Without any pictures, print the lines below from the one that has "Ricardo Gareca lo" through the one that has "LP - Louie Rankin – Typewriter", exactly and nothing else.

• Available data:
[Start of Attachment]
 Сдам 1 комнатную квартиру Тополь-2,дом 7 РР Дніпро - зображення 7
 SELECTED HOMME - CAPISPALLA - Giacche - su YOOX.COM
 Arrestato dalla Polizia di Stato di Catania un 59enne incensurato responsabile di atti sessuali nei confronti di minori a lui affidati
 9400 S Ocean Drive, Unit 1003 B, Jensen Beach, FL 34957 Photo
[End of Attachment]
[Start of Attachment]
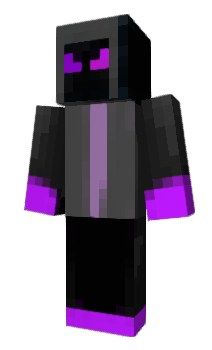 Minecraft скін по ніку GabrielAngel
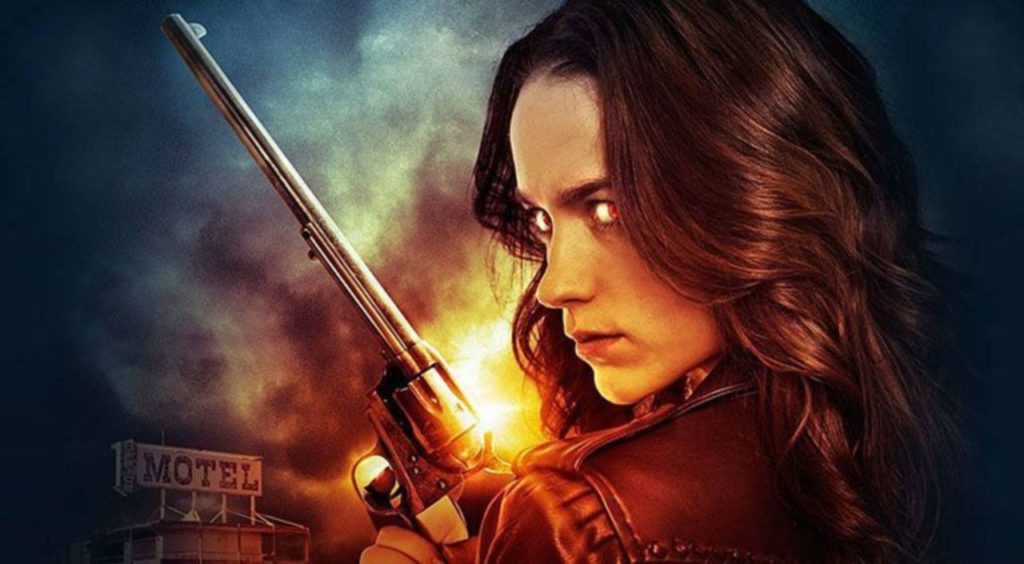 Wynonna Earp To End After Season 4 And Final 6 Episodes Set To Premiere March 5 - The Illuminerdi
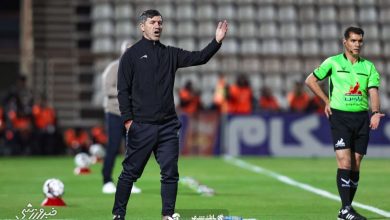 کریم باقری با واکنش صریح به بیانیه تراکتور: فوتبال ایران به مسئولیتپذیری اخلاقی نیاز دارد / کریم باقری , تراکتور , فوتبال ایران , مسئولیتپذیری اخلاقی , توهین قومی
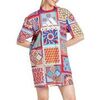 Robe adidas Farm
[End of Attachment]
[Start of Attachment]
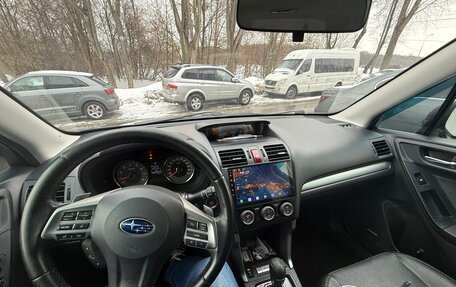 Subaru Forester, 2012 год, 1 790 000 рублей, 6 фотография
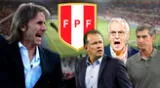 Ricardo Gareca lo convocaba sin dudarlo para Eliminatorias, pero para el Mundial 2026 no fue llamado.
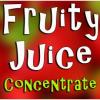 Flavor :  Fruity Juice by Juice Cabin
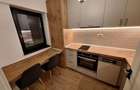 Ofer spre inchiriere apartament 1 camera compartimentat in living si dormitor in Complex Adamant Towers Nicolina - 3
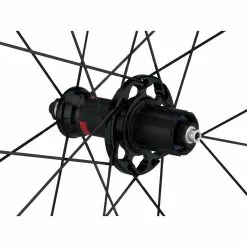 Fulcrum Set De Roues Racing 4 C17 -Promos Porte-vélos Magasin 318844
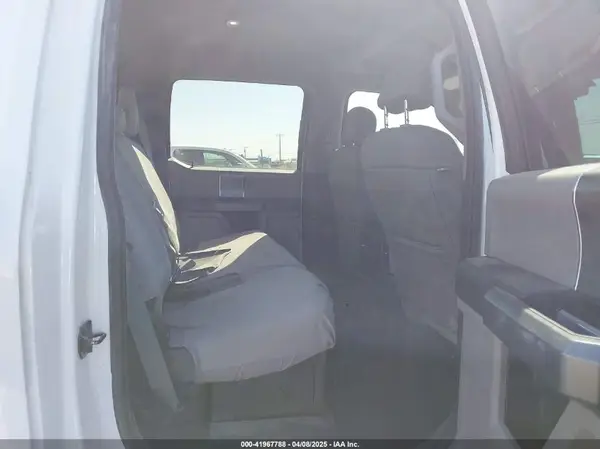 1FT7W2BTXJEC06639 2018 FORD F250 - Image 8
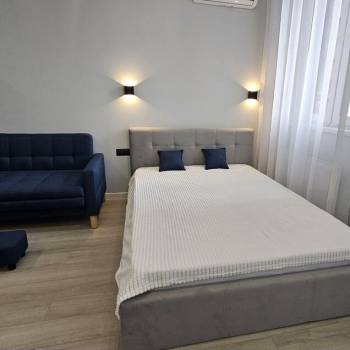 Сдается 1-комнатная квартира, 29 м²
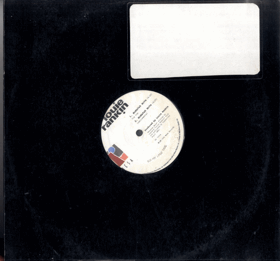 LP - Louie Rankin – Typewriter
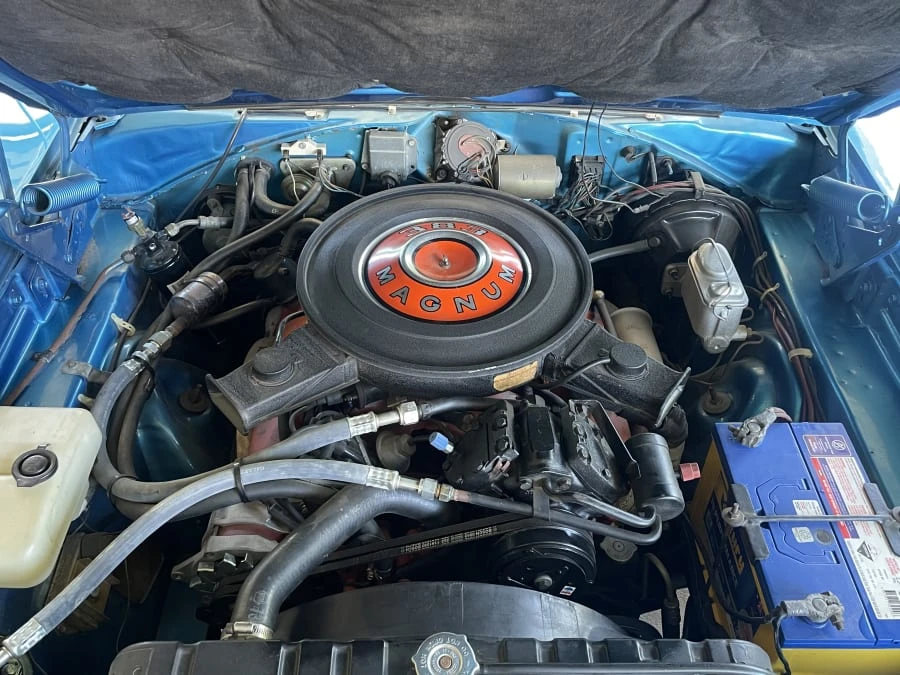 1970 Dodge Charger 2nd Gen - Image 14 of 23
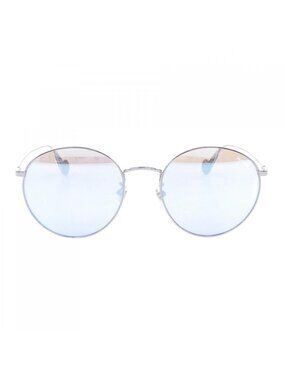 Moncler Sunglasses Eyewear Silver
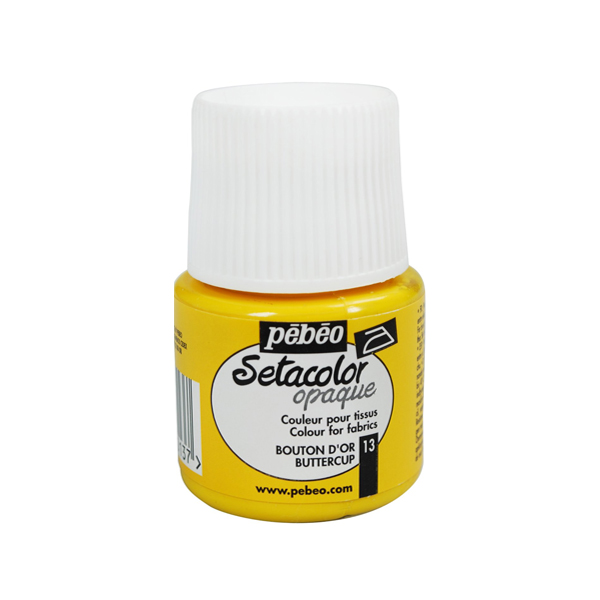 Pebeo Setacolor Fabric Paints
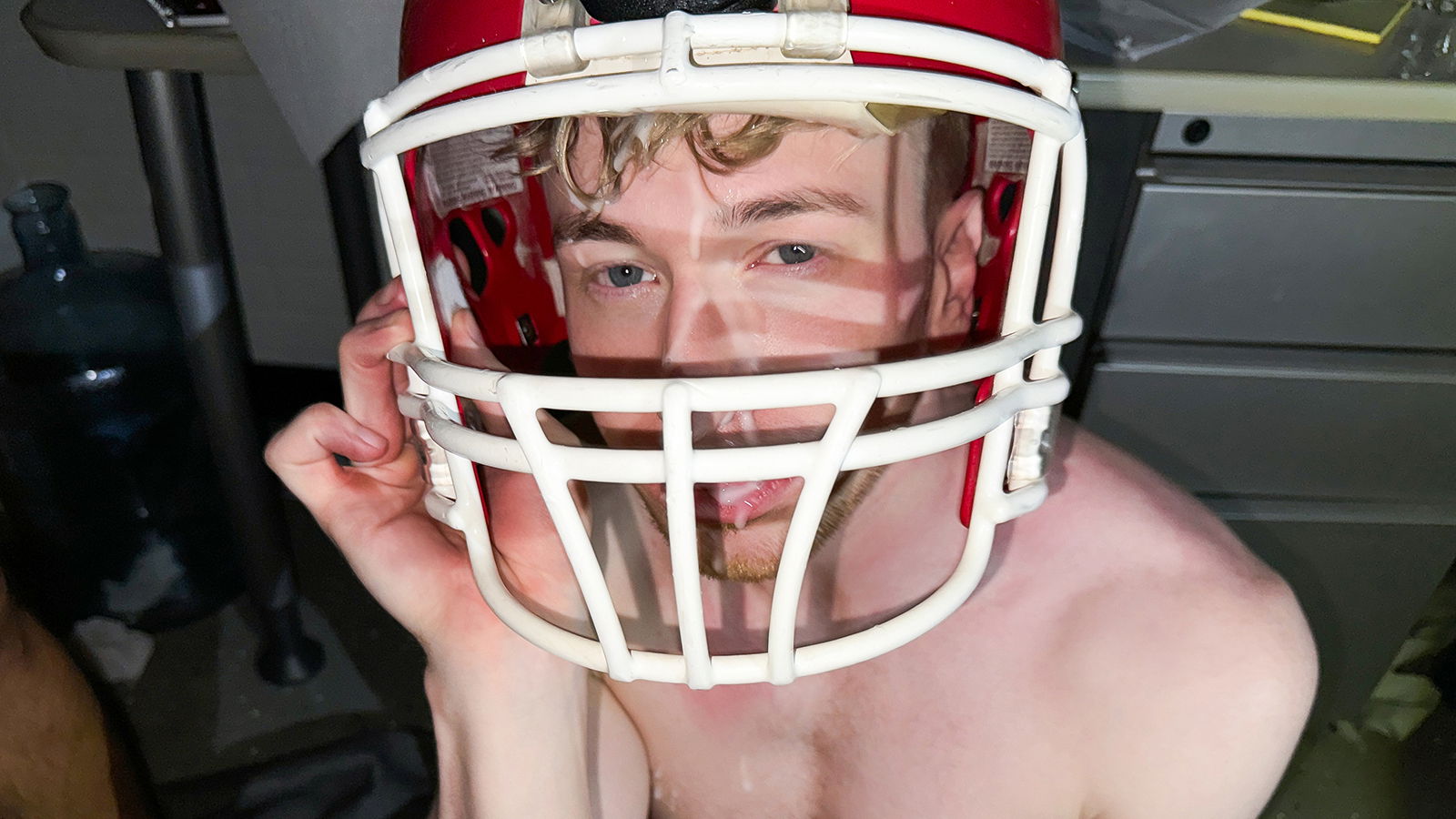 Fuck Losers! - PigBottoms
[End of Attachment]
• Output for this task:
 Ricardo Gareca lo convocaba sin dudarlo para Eliminatorias, pero para el Mundial 2026 no fue llamado.
 Flavor :  Fruity Juice by Juice Cabin
 Ofer spre inchiriere apartament 1 camera compartimentat in living si dormitor in Complex Adamant Towers Nicolina - 3
 Fulcrum Set De Roues Racing 4 C17 -Promos Porte-vélos Magasin 318844
 1FT7W2BTXJEC06639 2018 FORD F250 - Image 8
 Сдается 1-комнатная квартира, 29 м²
 LP - Louie Rankin – Typewriter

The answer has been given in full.